Mayor Ray Nagin isn't the first New Orleans mayor to become known for his bizarre statements. Forty years ago, during and after Hurricane Betsy, then-Mayor Victor Schiro was known as "Mister Malaprop." To be sure, Schiro's verbal flubs were innocuous, even innocent and charming, compared to Nagin's gaffes, which more often than not inflame and divide us. For example, Schiro once dismissed a critic by saying, "That's the way the cookie bounces." On another occasion, as Hurricane Betsy approached the city, he went on live local television to reassure citizens with the words, "Don't believe any false rumors unless you hear them from me." In his own way, Mayor Vic did reassure us.
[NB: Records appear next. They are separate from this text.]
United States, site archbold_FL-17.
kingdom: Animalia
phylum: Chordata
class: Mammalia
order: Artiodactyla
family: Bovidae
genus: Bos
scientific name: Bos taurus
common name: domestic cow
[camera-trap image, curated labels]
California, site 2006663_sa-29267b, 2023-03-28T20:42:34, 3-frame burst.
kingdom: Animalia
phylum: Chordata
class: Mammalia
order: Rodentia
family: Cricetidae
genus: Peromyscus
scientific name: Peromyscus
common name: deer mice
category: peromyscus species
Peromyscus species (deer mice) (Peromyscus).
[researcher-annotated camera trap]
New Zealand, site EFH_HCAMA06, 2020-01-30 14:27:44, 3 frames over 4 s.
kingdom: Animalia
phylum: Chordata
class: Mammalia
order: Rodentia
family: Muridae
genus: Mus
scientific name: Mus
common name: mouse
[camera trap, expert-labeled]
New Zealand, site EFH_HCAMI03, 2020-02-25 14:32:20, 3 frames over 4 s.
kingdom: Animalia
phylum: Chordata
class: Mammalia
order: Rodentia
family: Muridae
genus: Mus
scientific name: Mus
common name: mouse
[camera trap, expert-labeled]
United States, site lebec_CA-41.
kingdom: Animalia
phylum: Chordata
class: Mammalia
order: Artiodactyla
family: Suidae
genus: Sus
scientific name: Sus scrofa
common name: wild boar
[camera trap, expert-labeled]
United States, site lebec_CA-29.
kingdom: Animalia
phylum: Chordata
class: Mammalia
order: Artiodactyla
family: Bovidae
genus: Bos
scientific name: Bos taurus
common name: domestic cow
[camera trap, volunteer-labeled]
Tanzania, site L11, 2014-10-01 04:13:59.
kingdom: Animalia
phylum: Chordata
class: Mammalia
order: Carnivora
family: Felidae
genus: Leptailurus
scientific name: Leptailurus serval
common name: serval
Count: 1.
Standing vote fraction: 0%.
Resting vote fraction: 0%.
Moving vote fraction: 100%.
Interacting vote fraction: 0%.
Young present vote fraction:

Like Nagin many years later, Vic Schiro faced a tough re-election bid. It was during that campaign that he uttered another of his memorable quips -- this one in response to criticism from The Times-Picayune that he was refusing to state his positions on the important issues of the day. After days of front-page needling from the newspaper, an exasperated Schiro finally called reporters and said, "I'll tell you what my position is. My position is if it's good for New Orleans, I'm for it!" The comment became a defining moment for the feisty, diminutive mayor and a rallying cry for his re-election campaign, which he won. Over the years since then, voters and politicians would apply his mantra to any number of situations.
Today, as our city struggles to find hope amid the ruins of Hurricane Katrina, Mayor Schiro's words -- "if it's good for New Orleans" -- take on a whole new meaning. Back in the 1960s, they were intended to be vague. Today, they can mean adopting an attitude of selflessness, a commitment to the greater good, and a renewed sense of civic duty and pride. Above all, they can serve as a clarion call in a city divided along lines of race and class, a city whose leader has exacerbated those divisions to suit his own selfish political and egotistical ends. In such times, we all need to think about what's good for New Orleans -- all of New Orleans -- and unite behind those things.
We are a city of survivors. We have survived floods, famines, hurricanes, fires, epidemics, invasions and occupations. We are not a city of black survivors and white survivors, nor are we Latino survivors and Asian survivors. We are one and all New Orleans survivors. Nowadays, we are Katrina survivors. Yes, we are black, brown, yellow and white. We are part Asian, Mexican, Honduran, Middle-Eastern, Native American and European. But at our core we are New Orleanians.
Claims of some to the contrary, the flooding that followed Hurricane Katrina was a great equalizer for our city. We are all, literally and figuratively, in the same boat now. We're all cleaning up. We're all struggling. We're all renovating. We're all waiting in lines. We're all frustrated. We're all affected by the surge in crime -- and we're all concerned about the city's leadership vacuum. Some may be farther along the road to "recovery" than others, but we are all hobbled by the malaise that has enveloped our city. Above all, we're all worried about our future. We all want to maintain hope in ourselves, each other, and even -- however faintly -- in our leaders. At a minimum, we all hope that some of them will step up to the plate and do what's good for New Orleans.
When the news is bad, or when our leaders let us down, it's easy to lose hope. At such times, we all need to remember that our city more than any other embodies the eternally American traits of hope and optimism. We are, after all, built on a swamp and surrounded by water, right smack in the middle of the hurricane belt. If that's not optimism, what is? To the outside world, we are an anomaly. They wonder how we can return to a city below sea level and expect to be protected. We think the best answer came last week, on the anniversary of Katrina, from New Orleanian and historian John Barry, who wrote in USA Today: "[P]rotecting New Orleans is the classic example of something we can't afford not to do. Those who believe New Orleans can survive as a smaller city and still serve the rest of the country as a port are mistaken. ... It isn't just New Orleans that needs it; the national economy needs it."
Another New Orleans author, Jason Berry, noted "encouraging signs" that same day in The Boston Globe: "The French Quarter is largely unchanged; restaurants and music clubs are humming. The convention business is slowly getting back on its feet. Billions of dollars in federal aid should arrive soon for underinsured home and business owners. For a while the city will resemble an old mining town, with sales taxes feeding starved city coffers." Berry goes on to note that our mayor is clueless when it comes to running a city, but he concludes that New Orleanians stay, or return, "because we love the city as too human, too dream-driven to leave."
A romantic view, perhaps, but no more so than the spirit that has enabled us to recover from every other catastrophe. Ours is a city of optimists and survivors. One way or another, we must all rededicate ourselves to being good for New Orleans.